I am a woman. I don't need sex to feel love from someone. But I do care very much about having sex! I can never understand people who say it's just not important to them, but each to their own.

I also take slight exception to the idea of a friendship not being love. My loves are and have been based on a deep and vital friendship first and foremost, and there are several 'just friends' whom I love very very deeply, more so than some people I have sex with where the connection is 90% sexual and just casually friends.
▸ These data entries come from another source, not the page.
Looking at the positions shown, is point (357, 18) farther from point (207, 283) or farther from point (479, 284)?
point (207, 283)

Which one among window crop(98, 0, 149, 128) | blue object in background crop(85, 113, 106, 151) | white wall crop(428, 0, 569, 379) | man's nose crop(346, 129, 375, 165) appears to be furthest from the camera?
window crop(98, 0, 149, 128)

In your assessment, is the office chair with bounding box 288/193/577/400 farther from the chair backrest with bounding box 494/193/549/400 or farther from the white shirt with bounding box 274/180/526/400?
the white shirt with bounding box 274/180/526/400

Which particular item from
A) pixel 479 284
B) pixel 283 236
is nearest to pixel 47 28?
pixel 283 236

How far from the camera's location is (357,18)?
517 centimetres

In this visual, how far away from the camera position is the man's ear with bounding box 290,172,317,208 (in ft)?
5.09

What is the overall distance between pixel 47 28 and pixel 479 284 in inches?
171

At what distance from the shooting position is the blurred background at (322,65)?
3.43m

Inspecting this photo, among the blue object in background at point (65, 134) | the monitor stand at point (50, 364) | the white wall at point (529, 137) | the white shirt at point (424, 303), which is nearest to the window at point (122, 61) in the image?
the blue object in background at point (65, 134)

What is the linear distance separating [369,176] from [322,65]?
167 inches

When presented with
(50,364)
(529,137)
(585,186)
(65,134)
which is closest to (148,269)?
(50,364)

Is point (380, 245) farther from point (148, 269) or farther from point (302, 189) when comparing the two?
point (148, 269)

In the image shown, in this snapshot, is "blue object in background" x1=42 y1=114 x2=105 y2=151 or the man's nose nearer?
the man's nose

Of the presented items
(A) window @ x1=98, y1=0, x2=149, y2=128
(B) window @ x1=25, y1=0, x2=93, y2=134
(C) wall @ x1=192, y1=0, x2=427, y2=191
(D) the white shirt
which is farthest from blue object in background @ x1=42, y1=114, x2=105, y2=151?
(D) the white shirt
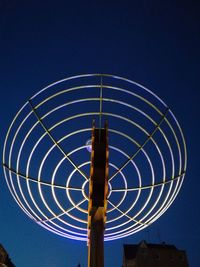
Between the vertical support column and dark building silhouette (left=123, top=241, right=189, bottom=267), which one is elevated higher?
dark building silhouette (left=123, top=241, right=189, bottom=267)

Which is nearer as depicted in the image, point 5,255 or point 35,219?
point 35,219

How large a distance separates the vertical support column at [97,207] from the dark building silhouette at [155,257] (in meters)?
39.7

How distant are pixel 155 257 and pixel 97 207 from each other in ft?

So here's my own little box to tick: I am a woman, who can and does variously seperate love, friendship and sex in different circumstances (ie, just love/friendship, or just friendship/sex), but find others when all three collide to be the most wonderful amazing fulfilling relationships in my life!! That ok?
 
I can't tick any of the boxes.....

I am a woman. I don't need sex to feel love from someone. But I do care very much about having sex! ......<snip>

I also take slight exception to the idea of a friendship not being love. My loves are and have been based on a deep and vital friendship first and foremost, and there are several 'just friends' whom I love very very deeply, more so than some people I have sex with
this! thank you pixie for saying this part better than I could. Tired I guess ;)
 
The answer to this one for me is pretty easy. No sex, no love. Period. Of course, I'm biased as sex is the primary reason I get involve in relationships at all. For me, all of my other needs can be fulfilled by friends and the occasional cuddle party without the extreme mental, spiritual, and financial risk that comes with a romantic relationship.
 
I can't tick any of the boxes.....

I am a woman. I don't need sex to feel love from someone. But I do care very much about having sex! I can never understand people who say it's just not important to them, but each to their own.

What she said.

I go through long dry spells - and I go through spells where W tries to hide from me. Neither changes my ability to love him or be in love with him.
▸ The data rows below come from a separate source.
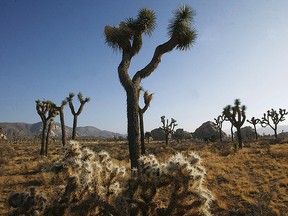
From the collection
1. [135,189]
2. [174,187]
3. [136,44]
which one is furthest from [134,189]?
[136,44]

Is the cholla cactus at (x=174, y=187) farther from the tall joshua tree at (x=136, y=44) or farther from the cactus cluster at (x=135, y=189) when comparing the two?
the tall joshua tree at (x=136, y=44)

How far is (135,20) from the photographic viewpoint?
37.3ft

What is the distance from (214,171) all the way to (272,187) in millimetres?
3404

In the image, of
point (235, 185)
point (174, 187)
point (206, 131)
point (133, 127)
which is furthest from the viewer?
point (206, 131)

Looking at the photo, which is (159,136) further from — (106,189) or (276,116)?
(106,189)

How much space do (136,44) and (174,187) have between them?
22.2 feet

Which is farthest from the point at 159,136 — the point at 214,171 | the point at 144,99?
the point at 214,171

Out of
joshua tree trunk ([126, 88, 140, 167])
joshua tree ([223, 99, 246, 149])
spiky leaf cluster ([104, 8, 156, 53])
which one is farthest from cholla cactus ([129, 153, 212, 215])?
joshua tree ([223, 99, 246, 149])

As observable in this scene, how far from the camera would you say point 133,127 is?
963 centimetres

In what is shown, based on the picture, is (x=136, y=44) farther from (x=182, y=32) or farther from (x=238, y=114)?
(x=238, y=114)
Nor does sex define who I love.

Right now I'm in a dry-ish spell that is ramping up to a spell of voracious appetite... I'm tempted to warn him ;)
 
I can't tick any of the boxes.....

I am a woman. I don't need sex to feel love from someone.
Then the appropriate box for you to click, would be the last one, which says "I'm a woman and I could care less if I have sex or not". I mean, you almost quoted it when you stated it above. ;) No idea why the confusion.
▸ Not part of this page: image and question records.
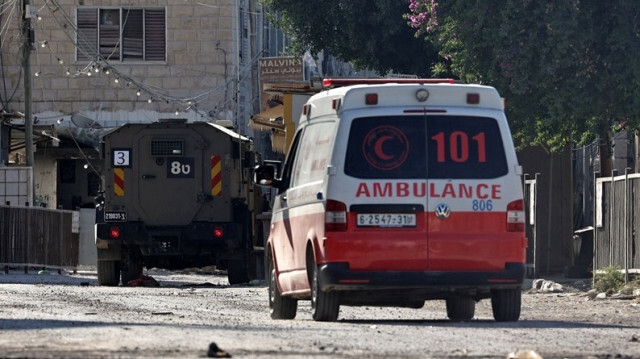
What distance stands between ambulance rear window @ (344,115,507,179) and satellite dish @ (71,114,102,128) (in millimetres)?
32632

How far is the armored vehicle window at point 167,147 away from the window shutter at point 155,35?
20.0m

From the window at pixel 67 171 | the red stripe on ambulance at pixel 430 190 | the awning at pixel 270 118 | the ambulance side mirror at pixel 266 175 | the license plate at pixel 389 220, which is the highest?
the awning at pixel 270 118

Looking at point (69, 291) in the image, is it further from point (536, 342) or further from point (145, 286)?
point (536, 342)

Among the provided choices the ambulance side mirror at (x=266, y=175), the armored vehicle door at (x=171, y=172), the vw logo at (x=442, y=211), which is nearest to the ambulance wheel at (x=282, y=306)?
the ambulance side mirror at (x=266, y=175)

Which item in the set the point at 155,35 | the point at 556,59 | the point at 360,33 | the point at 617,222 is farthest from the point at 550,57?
the point at 155,35

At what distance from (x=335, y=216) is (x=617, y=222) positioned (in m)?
10.6

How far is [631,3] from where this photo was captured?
88.8 ft

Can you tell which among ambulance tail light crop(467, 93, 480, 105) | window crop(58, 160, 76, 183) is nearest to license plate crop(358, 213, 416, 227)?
ambulance tail light crop(467, 93, 480, 105)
this! thank you pixie for saying this part better than I could. Tired I guess ;)
Since you agree, then the same would go for you too RP.

Not trying to be offending in any way either ladies. Just stating something which, to me, is obvious.



I also stated at the end that there would obviously be other options, and I apologized for not being smart enough to include everyone's choices. I simply couldn't think of them all. LOL I mean, there are about as many ways of showing romantic love, as there are people. There's only 10 choices possible. I tried to keep it simple and broadly generalized.

So, you either have to have sex in order to complete romantic love, or you don't. I, personally, do. :cool:
 
What she said.

I go through long dry spells - and I go through spells where W tries to hide from me. Neither changes my ability to love him or be in love with him.

Nor does sex define who I love.

Right now I'm in a dry-ish spell that is ramping up to a spell of voracious appetite... I'm tempted to warn him ;)
Actually, I think thta you would have to tick the one which says "I'm, a WOMAN...and I HAVE TO HAVE SEX to feel love". The reason? Because you said you have dry spells...which indicates that there are times when you feel you DO need it. So yeah...you would tick the one I said.